Not so this year. Trump suggested that the average price for a hot dog is about $1 at a New York hot dog cart. This team of rich celebrties started out thinking about things like location, marketing, and promotions. How could they sell the most hot dogs? Maybe raise the price to $5? Maybe we can wear flashy hats! In the greatest scene of the show (perhaps of all of the Apprentice) while this business school discussion was going on around him, Gene Simmons silently opens his cell phone and places a call that goes as follows: "Hello friend. Will you hop on a plane to New York tomorrow, and come buy an expensive hot dog for charity? $5,000? Great, thanks."

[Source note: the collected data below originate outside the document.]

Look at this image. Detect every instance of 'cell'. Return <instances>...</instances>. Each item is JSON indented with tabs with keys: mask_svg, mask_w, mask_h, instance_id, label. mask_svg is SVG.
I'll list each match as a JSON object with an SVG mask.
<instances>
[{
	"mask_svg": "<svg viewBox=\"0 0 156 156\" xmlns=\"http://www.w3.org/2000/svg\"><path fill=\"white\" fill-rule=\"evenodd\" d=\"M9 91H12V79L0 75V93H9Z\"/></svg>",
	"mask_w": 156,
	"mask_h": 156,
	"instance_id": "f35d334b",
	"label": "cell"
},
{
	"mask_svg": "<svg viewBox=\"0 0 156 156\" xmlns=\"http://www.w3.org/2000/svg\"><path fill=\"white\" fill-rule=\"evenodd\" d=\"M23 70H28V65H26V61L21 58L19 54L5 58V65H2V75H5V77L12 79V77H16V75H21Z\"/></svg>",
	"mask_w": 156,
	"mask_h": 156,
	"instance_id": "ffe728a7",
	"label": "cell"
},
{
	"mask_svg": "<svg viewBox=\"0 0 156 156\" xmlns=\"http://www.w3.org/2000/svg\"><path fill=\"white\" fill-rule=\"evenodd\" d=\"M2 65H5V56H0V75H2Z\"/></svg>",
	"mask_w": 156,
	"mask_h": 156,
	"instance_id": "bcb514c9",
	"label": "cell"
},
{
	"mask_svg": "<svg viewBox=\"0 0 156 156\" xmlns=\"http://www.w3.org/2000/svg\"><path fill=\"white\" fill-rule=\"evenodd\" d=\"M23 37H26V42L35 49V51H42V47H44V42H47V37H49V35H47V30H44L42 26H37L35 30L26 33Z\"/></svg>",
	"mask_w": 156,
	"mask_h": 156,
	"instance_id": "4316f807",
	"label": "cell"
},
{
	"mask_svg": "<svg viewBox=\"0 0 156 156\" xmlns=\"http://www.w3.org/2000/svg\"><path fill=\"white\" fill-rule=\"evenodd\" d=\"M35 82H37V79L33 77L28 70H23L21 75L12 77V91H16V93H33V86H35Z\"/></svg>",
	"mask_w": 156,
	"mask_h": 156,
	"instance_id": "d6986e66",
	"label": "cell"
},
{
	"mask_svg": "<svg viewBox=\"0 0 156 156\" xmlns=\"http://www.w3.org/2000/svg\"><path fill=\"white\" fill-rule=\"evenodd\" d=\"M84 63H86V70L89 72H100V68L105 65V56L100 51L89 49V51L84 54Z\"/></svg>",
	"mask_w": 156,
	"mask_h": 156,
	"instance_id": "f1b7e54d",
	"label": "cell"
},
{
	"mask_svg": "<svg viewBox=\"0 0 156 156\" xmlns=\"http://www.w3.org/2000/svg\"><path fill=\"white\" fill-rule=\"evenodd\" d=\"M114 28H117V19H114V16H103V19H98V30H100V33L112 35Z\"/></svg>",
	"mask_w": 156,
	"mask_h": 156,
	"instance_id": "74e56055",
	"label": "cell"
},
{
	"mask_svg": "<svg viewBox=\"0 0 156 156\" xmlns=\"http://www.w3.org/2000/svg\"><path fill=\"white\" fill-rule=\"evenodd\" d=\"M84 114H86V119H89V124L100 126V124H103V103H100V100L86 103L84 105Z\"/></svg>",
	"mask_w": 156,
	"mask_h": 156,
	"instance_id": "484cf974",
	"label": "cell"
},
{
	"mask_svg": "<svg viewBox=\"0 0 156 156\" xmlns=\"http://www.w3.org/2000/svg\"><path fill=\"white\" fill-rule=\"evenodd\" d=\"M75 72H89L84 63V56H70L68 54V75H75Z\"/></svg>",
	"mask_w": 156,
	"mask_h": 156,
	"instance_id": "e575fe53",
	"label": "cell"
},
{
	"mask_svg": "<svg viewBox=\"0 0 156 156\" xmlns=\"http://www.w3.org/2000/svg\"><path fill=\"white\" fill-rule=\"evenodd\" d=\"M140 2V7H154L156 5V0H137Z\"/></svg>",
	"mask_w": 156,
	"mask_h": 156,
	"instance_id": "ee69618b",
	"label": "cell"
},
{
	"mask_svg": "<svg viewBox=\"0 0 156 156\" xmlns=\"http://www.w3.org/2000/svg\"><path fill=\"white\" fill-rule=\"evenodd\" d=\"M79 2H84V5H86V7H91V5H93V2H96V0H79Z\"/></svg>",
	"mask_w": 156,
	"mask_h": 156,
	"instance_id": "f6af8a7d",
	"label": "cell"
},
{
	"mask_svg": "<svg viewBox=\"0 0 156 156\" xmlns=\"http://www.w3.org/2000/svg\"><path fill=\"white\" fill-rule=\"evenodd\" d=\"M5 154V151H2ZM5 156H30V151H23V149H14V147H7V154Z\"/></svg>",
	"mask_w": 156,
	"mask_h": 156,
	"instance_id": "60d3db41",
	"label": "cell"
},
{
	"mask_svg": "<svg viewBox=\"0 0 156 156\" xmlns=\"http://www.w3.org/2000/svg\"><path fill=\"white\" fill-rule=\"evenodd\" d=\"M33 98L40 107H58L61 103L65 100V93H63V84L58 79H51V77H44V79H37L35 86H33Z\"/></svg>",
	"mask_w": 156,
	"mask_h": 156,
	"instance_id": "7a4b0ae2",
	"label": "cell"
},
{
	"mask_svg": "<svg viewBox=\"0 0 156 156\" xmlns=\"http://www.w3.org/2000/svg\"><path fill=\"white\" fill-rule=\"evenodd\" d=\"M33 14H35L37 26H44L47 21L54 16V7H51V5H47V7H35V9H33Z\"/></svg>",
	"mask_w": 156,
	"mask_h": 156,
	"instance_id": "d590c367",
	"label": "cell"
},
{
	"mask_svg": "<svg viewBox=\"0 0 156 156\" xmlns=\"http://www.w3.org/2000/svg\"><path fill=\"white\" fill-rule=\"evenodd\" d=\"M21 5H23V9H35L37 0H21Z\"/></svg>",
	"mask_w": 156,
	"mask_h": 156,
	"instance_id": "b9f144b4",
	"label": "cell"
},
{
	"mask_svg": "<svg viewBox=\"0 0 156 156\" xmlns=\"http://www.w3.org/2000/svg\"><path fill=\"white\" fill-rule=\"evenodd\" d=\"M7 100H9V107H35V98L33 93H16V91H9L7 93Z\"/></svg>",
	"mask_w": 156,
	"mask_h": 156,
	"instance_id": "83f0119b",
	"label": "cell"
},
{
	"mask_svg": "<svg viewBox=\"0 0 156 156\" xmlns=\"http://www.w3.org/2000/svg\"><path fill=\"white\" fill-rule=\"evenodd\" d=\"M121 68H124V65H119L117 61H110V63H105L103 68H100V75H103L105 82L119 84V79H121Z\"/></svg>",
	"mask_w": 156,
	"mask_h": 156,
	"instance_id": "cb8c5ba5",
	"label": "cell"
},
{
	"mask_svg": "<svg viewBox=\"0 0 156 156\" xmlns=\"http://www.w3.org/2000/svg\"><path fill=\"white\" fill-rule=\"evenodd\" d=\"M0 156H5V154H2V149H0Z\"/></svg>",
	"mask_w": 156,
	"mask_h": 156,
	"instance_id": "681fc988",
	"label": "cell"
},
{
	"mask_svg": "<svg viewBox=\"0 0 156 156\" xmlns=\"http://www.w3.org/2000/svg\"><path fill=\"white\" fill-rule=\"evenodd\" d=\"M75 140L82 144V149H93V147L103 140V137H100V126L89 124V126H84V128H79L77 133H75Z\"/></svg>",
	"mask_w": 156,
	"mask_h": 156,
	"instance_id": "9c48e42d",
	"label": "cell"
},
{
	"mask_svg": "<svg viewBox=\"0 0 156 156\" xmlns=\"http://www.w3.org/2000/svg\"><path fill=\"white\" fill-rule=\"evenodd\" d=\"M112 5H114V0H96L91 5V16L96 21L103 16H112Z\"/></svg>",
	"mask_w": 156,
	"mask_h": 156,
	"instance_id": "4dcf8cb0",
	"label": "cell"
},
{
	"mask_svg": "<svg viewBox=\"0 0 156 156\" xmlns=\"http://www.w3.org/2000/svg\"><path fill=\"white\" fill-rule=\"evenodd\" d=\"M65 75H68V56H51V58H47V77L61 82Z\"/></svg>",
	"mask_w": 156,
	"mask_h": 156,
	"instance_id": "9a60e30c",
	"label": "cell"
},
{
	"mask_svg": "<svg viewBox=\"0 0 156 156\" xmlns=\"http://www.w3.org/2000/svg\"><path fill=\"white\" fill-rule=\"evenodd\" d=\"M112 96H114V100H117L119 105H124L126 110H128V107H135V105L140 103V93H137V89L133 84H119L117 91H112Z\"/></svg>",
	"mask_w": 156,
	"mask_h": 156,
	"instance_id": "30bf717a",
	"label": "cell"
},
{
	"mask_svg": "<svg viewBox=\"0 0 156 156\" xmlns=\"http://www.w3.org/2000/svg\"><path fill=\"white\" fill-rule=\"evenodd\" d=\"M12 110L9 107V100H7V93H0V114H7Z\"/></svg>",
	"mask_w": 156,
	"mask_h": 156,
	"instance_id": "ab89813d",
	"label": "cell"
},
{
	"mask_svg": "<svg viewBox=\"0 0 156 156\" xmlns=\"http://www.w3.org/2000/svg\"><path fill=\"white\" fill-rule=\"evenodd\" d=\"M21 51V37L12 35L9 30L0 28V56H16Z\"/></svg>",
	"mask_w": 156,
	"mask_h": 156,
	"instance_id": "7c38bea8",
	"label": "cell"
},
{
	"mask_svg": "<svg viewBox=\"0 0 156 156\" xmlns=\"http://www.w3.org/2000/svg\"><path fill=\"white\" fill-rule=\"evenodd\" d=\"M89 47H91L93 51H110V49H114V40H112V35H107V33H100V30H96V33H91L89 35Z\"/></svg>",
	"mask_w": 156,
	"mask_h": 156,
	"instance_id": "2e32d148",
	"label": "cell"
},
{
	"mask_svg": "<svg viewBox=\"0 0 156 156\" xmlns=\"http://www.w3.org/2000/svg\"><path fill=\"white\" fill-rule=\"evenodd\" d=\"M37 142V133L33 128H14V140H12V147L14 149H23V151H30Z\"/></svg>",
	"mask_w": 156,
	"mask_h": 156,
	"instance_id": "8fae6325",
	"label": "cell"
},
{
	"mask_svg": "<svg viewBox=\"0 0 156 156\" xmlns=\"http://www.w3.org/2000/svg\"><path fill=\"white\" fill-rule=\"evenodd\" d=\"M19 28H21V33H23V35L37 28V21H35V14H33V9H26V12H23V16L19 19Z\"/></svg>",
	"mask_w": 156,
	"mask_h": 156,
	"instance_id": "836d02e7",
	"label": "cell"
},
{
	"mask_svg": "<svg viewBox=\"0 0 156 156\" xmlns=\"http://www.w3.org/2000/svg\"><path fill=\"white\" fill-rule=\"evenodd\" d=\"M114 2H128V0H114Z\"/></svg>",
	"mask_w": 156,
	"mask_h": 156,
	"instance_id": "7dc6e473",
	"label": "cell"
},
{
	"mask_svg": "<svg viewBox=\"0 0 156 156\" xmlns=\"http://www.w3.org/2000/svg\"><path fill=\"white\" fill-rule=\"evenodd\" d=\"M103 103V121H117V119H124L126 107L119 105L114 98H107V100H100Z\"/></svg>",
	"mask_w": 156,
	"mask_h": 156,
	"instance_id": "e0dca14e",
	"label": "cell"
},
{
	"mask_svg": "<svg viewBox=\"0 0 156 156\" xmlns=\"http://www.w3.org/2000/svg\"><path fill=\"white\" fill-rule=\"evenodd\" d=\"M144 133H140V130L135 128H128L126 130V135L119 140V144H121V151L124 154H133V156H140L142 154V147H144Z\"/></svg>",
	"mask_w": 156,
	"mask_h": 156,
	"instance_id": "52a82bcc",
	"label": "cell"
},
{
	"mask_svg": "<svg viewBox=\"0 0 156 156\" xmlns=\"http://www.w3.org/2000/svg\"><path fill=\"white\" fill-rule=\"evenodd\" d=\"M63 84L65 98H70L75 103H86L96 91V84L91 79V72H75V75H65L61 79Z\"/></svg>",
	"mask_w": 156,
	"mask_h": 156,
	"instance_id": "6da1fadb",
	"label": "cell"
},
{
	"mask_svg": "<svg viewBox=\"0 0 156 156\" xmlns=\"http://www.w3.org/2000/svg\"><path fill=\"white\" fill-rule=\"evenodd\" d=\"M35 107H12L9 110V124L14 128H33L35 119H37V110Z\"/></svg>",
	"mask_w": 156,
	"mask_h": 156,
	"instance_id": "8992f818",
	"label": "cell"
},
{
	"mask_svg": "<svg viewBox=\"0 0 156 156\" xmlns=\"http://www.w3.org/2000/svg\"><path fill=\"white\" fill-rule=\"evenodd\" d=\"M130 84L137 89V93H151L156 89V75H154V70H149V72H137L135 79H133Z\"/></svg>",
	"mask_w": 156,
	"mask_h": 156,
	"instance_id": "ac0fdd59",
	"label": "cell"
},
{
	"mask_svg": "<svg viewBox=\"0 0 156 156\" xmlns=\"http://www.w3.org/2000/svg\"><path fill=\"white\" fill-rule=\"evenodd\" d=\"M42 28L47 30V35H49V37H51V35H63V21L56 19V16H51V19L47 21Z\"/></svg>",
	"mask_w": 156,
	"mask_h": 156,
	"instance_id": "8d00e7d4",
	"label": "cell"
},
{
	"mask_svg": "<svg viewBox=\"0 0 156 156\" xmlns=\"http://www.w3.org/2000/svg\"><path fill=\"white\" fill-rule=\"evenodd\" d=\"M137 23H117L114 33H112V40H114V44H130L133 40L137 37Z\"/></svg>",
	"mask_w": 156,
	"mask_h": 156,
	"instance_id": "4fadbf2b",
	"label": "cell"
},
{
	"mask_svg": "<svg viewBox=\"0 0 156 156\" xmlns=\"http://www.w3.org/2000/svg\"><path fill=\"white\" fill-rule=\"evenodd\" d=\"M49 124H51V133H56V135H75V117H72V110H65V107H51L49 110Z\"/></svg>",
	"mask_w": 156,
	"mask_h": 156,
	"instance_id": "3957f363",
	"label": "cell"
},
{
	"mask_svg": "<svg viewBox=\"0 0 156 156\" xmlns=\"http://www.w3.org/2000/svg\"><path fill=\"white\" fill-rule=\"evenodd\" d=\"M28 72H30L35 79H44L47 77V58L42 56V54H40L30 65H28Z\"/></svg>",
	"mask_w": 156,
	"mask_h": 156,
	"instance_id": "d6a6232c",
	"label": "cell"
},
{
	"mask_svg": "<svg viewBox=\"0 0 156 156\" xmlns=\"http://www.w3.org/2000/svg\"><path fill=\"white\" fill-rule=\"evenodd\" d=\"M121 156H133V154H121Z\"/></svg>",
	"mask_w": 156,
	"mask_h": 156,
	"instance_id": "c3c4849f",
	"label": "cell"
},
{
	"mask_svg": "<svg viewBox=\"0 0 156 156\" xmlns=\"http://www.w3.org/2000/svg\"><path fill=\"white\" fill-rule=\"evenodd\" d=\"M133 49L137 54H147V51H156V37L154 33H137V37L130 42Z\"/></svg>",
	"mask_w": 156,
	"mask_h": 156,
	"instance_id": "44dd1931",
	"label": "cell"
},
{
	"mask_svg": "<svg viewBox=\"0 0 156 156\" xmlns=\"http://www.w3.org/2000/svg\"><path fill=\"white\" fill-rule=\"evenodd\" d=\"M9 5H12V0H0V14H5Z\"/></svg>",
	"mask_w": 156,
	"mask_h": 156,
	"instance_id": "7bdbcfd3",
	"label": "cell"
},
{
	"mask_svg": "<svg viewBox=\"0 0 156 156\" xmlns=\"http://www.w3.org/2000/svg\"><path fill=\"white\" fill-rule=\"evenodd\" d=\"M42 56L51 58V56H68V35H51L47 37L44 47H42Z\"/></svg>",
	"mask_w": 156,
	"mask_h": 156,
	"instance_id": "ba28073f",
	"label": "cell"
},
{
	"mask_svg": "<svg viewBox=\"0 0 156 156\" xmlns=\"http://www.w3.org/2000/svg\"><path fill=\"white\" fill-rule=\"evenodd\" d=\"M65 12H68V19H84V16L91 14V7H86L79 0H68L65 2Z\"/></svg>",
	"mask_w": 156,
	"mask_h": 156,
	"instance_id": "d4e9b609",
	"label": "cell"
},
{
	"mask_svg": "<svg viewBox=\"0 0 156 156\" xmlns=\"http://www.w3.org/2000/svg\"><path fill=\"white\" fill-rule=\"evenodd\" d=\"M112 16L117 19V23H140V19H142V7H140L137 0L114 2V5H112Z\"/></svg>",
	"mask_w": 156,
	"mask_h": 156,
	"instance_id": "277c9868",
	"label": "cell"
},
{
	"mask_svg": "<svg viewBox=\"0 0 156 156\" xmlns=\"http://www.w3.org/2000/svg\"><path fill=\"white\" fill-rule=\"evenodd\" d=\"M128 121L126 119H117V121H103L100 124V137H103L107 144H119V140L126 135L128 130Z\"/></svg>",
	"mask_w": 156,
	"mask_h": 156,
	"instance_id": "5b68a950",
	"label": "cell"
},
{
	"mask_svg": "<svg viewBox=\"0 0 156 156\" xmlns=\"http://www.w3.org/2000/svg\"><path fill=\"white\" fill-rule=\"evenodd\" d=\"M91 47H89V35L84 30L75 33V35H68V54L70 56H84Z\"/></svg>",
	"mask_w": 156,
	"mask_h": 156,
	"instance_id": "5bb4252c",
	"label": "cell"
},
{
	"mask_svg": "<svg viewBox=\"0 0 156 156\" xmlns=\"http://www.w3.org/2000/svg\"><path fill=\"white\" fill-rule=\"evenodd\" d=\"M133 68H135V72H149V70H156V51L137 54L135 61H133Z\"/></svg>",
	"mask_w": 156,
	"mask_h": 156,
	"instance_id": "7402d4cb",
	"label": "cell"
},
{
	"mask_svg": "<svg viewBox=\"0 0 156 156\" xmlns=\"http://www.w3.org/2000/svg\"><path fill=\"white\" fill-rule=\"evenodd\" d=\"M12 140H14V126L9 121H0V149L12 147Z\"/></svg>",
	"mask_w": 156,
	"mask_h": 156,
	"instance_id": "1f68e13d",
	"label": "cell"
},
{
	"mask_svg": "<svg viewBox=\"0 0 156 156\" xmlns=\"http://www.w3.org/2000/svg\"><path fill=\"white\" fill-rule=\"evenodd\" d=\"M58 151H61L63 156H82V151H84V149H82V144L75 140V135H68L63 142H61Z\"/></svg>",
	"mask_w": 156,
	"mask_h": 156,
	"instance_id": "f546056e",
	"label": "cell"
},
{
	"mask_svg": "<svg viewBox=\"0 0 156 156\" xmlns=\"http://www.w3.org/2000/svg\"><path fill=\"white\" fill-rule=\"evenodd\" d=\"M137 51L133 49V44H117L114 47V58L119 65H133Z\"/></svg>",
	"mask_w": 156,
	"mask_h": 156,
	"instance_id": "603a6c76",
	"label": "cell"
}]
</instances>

And just like that, the show changed. Celebs were calling all their other celeb friends, soliciting donations in the name of charity. They were charging $100 bucks for a hot dog, and a picture with the Playmate of the Year. (I might have paid that for a picture with Jenny Finch.) Rich New Yorkers were forking over the cash like it was monopoly money. Mayor Bloomberg showed up to buy a hot dog. Tito Ortiz's girlfriend Jenna Jameson showed up. Mets Third-basemen David Wright showed up and bought the whole cart for like $10,000.

In the end, with the help of Gene Simmons and the likes of Jenna Jameson, Lennox Lewis, Tito Ortiz, Baldwin, Bloomberg, and Big Pussy on the NY Streets and numerous $5,000 donations, the men wound up winning like $57,000 to $15,000 or something. A drubbing. (All the money goes to the winning PM's charity. A nice touch. Baldwin donated it to his mom's breast cancer charity. Said Trump to Baldwin: "I met your mom. I know her. She's a very nice woman." Thanks Trump.)

And so, the Celebrity Apprentice is in fact about being a celebrity. Not about selling hot dogs. It is about your contacts, and how rich they are. It is about who wants to take a picture with you, and how recognizable you are. In the end, Trump fired Playmate of the Year Tiffany Fallon for failing to call Hugh "The Hef" Hefner and solicit a donation. Apparently Hef is "a good friend" of Trump's and would have even donated "$100,000" according to the Trump. Because he's "a good friend." Gene Simmons makes this show worth watching, btw.

The worst part about this show is that Jenny Finch hardly got any airtime. I don't think she even opened her mouth all show. Sadness.